Reading text START
Tutorials

Hazard Curve Calculator

This tutorial demonstrates how to replicate the hazard curve figures presented.

Start by downloading and launching the Hazard Curve Calculator application and follow the instructions below to reproduce various figures.

UCERF3 Epistemic List ERF

1. Choose the IMR (or attenuation relationship) by choosing Campbell and Bozorgnia (2014) from the first list in the "Set IMR" window.
2. Set the IMT (intensity-measure type) by choosing "PGA" from the first list in the "Set IMT" window.
3. Set the latitude and longitude in the "Set Site Params" window to be 37.8 and -122.417, respectively. This is a site near downtown San Francisco that happens to be a class "B" site according to the site-conditions map of Wills et al. (2000). An alternative way to set this latitude and longitude is to select "Sites of Interest" from the "Control Panels" list at the bottom of the application, and then choose "San Francisco Class B" from the window that pops up.
4. Choose an ERF (Earthquake Rupture Forecast) by doing the following: click the "ERF & Time Span" tab at the top of the application, and under the "Eqk Rup Forecast" list at the top of the sub-window, choose "UCERF3 Epistemic List ERF" (you might need to scroll down to see this option).
5. In the "Epistemic List Control" that automatically pops up, click the box next to "Plot Average" (the box next to "Plot all curves" should already be selected). Also choose "Plot Fractiles" from the list below, and click "Update Fractile List" at the bottom of the popup window. The window will automatically close when done.
6. In the main application, set the various ERF's parameters (listed below the chosen ERF) as follows:
   • Backgound Seismicity = "Exclude"
   • Probability Model = "Poisson"
   • Deformation Model = "Geologic"
   • Scaling Relationship = "(all)"
   • Slip Along Rupture (Dsr) = "Uniform"
   • Inversion Model = "Characteristic (Constrained)"
   • Total Mag 5 Rate = "RATE_6p5"
   • MMax Off Fault = "MAG_7p3"
   • Moment Rate Fixes = "NONE"
   • Spatial Seismicity PDF = "UCERF3"
   All other parameters should be left at their default.
Reading text END
## Task requirements
Decide whether each statement below agrees with the hazard curve tutorial, answering yes or no and quoting the tutorial's deciding words: (a) the site near downtown San Francisco is a class "B" site on the Wills et al. (2000) site-conditions map; (b) the Probability Model parameter is to be set to "Geologic"; (c) the user must click the box next to "Plot all curves". The data that follow have no connection to the hazard curve tutorial.
Supplied data START
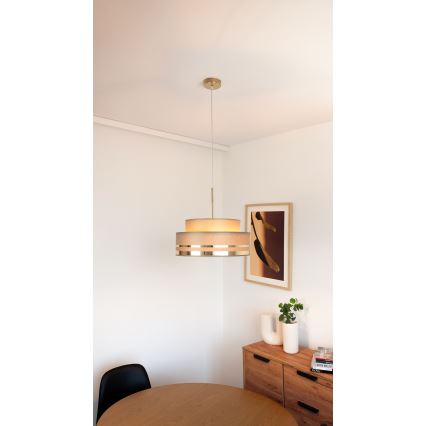 Chandelier on a string TAMI 1xE27/60W/230V brown/gold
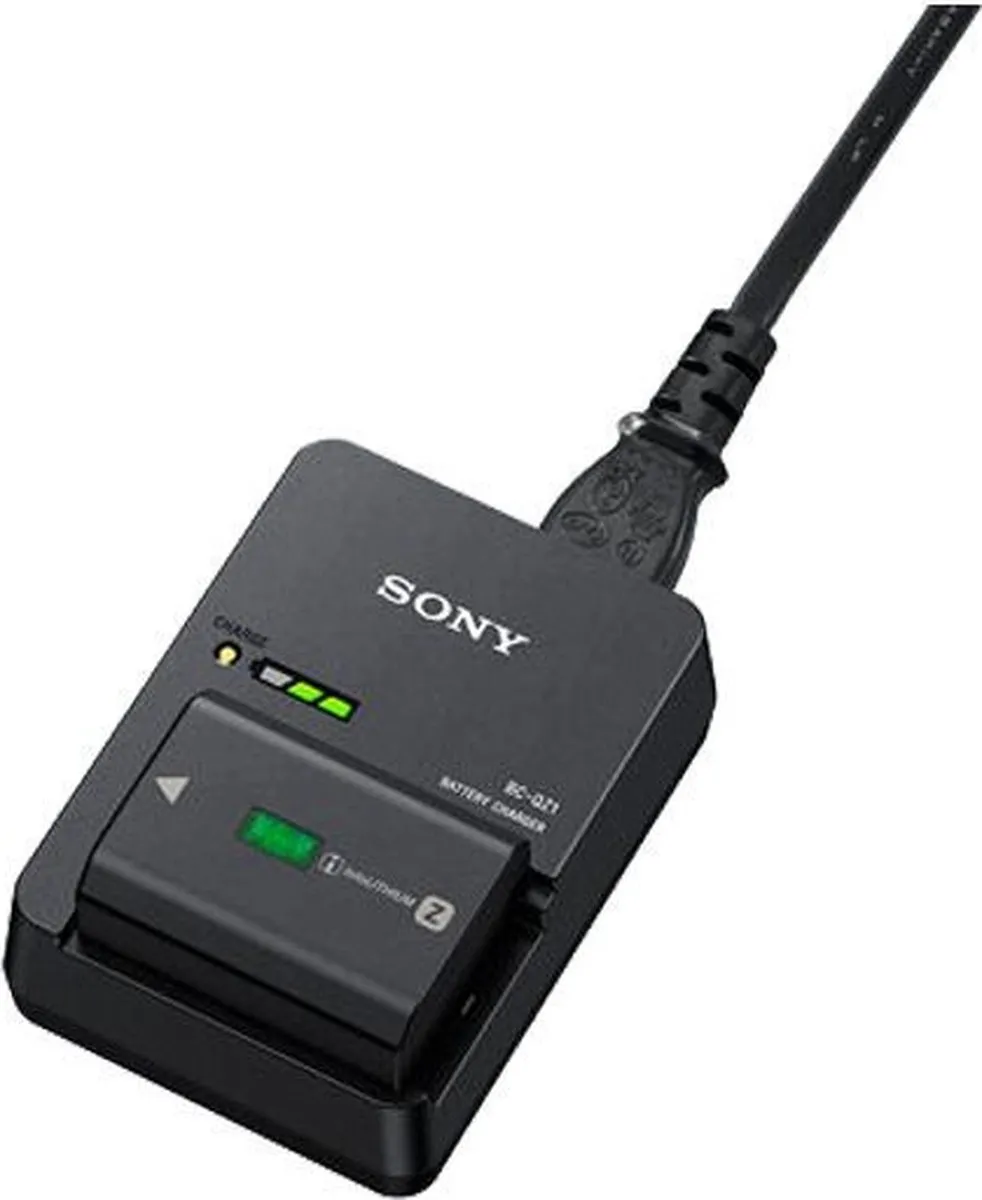 Sony BCQZ1.CEE Acculader NP-FZ100 - Zwart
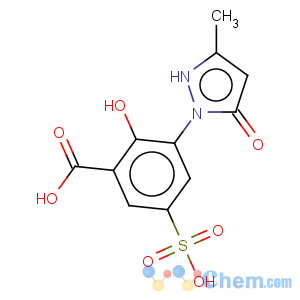 CAS No:6201-74-7 1-(2-hydroxy-3-carboxy-5-sulfophenyl)-3-methyl-5-pyrazolone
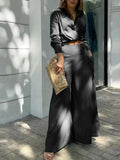 Size Long Sleeve Top and Pants Set Plus Size DJPT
Supplied data END
## Output for this task
(a) Yes: "a site near downtown San Francisco that happens to be a class "B" site according to the site-conditions map of Wills et al. (2000)"
(b) No: "Probability Model = "Poisson""
(c) No: "the box next to "Plot all curves" should already be selected"